Paul prend ensuite sa propre histoire à titre d’exemple. Les chrétiens qui avaient exigé la circoncision des non-Juifs (souvenez-vous du livre des Galates) continuent de causer des problèmes à Paul. Ils lui rappellent son propre passé troublé, lorsqu'il était un persécuteur des disciples de Jésus et tentait de montrer sa droiture devant Dieu par une obéissance zélée à la Torah. Tout comme Jésus, Paul a renoncé à son statut et à son honneur, considérant désormais tout cela comme du fumier (le mot grec qu'il utilise est moins poli !). Il est devenu un serviteur comme Jésus, partageant sa souffrance et son amour sacrificiel. Paul poursuit ses œuvres avec l'espérance chevillée au corps, que la grâce et l'amour de Jésus le porteront au travers de la mort, puis au sortir de celle-ci, dans la vie de résurrection.

Paul dit que, pour les disciples de Jésus, leur véritable citoyenneté est dans le ciel (Phil. 3:20). Il prévient néanmoins qu'il n'est pas question de tous nous empresser de quitter la Terre en direction du Ciel. Le Ciel est plutôt le lieu transcendant où Jésus est Roi de la création. Paul nous invite à attendre avec expectative que notre sauveur royal revienne de là-haut, apportant sa justice réparatrice et son amour transformateur ici-bas, pour instaurer la nouvelle création.

Philippiens 4:2-23 : Vivre humblement et avec espérance

Paul exhorte les Philippiens à continuer à vivre l'histoire de Jésus et s'adresse à deux femmes éminentes de l'Église qui ont travaillé à ses côtés. Une sorte de conflit les oppose, donc Paul les encourage à suivre l’exemple d’humilité de Jésus : se réconcilier et rester unies. Paul conseille également aux Philippiens de ne pas se laisser brider par la peur. Face à la persécution, qu'ils expriment librement leurs besoins et émotions à Dieu, qui leur accordera la paix. Et cette paix, précise Paul, vient lorsque l'on oriente ses pensées sur ce qui est bon et agréable. Il y a toujours quelque chose dont on peut se plaindre, mais un disciple de Jésus sait que toute vie est un don. Nous pouvons choisir de discerner la beauté et la grâce dans chaque situation.

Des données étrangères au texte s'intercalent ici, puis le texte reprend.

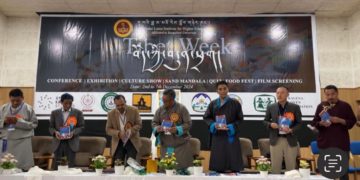 ཏཱ་ལའི་བླ་མ་མཐོ་རིམ་སློབ་གཉེར་ཁང་གིས་ཉམས་ཞིབ་ལྟེ་གནས་ཁང་ཞིག་སྒོ་འབྱེད་བྱས་ཏེ་སེའེ་ཊབ་ཀེ་སར་ལོ་འཁོར་བོད་རིག་པའི་ཚོགས་འདུ་འཚོག་བཞིན་འདུག  ༢༠༢༤།༡༢།༠༢ འབྲེལ་ཡོད་ཀྱི་པར།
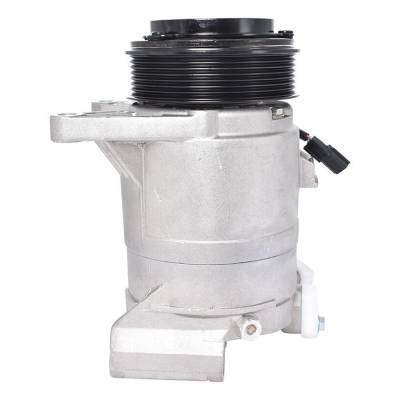 Rareelectrical - New A/C Compressor Compatible With Infiniti G35 Ex35 2007 2008 By Part Numbers 20100 762405-20100-9 - Image 6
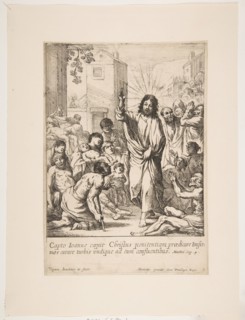 Healing the Infirm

Cela nous conduit à la conclusion de la lettre. Paul renouvelle ses remerciements aux Philippiens pour leur don sacrificiel, et tient à leur faire savoir que ses incarcérations et ses périodes de pauvreté ne sont pas si éprouvantes. Ils sont devenus ses meilleurs enseignants, lui montrant que, quelles que soient les circonstances, il existe un secret pour atteindre le bonheur. Il s'agit simplement de dépendre de « celui qui le fortifie » (Phil. 4:12-13). Paul en est venu à considérer sa souffrance comme une manière de prendre part à l'histoire de Jésus.

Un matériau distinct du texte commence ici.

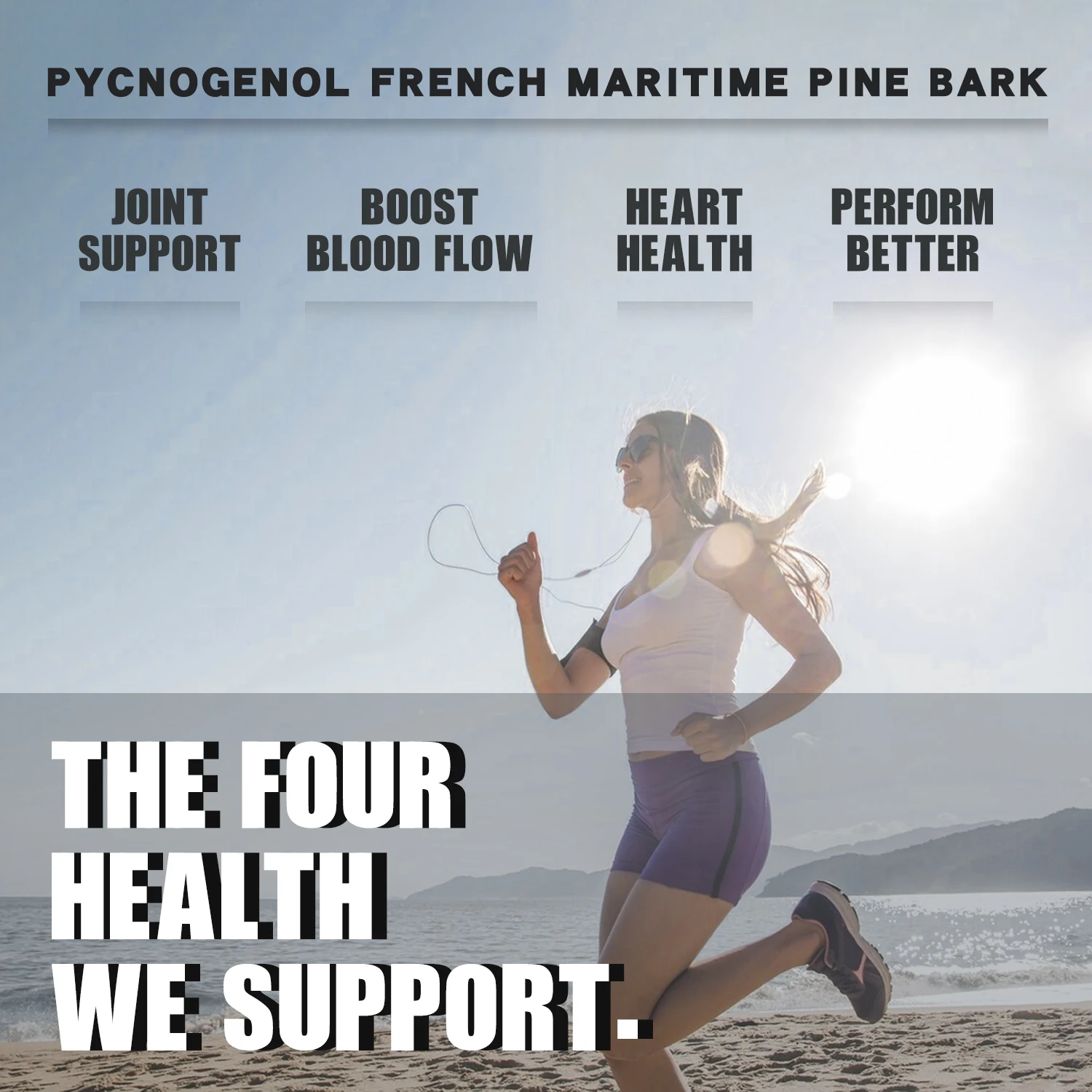 Pycnogenol Improves Blood Flow and Circulation Nitric Oxide Production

Cette lettre aux Philippiens nous donne un aperçu unique de l'esprit et du cœur de Paul. Il voyait sa vie entière comme une reconstitution de l'histoire de Jésus. L'on perçoit aisément son lien avec le Messie et combien l'amour et la présence de Jésus lui sont intimement proches, plus encore que sa propre peau. Ce qui a suscité en lui, espoir et humilité aux heures les plus sombres. Paul nous montre que connaître Jésus est, au fond, une rencontre profondément personnelle et transformatrice. C'est le Jésus que Paul invite les autres à suivre, et c'est ce dont il est question dans sa lettre aux Philippiens.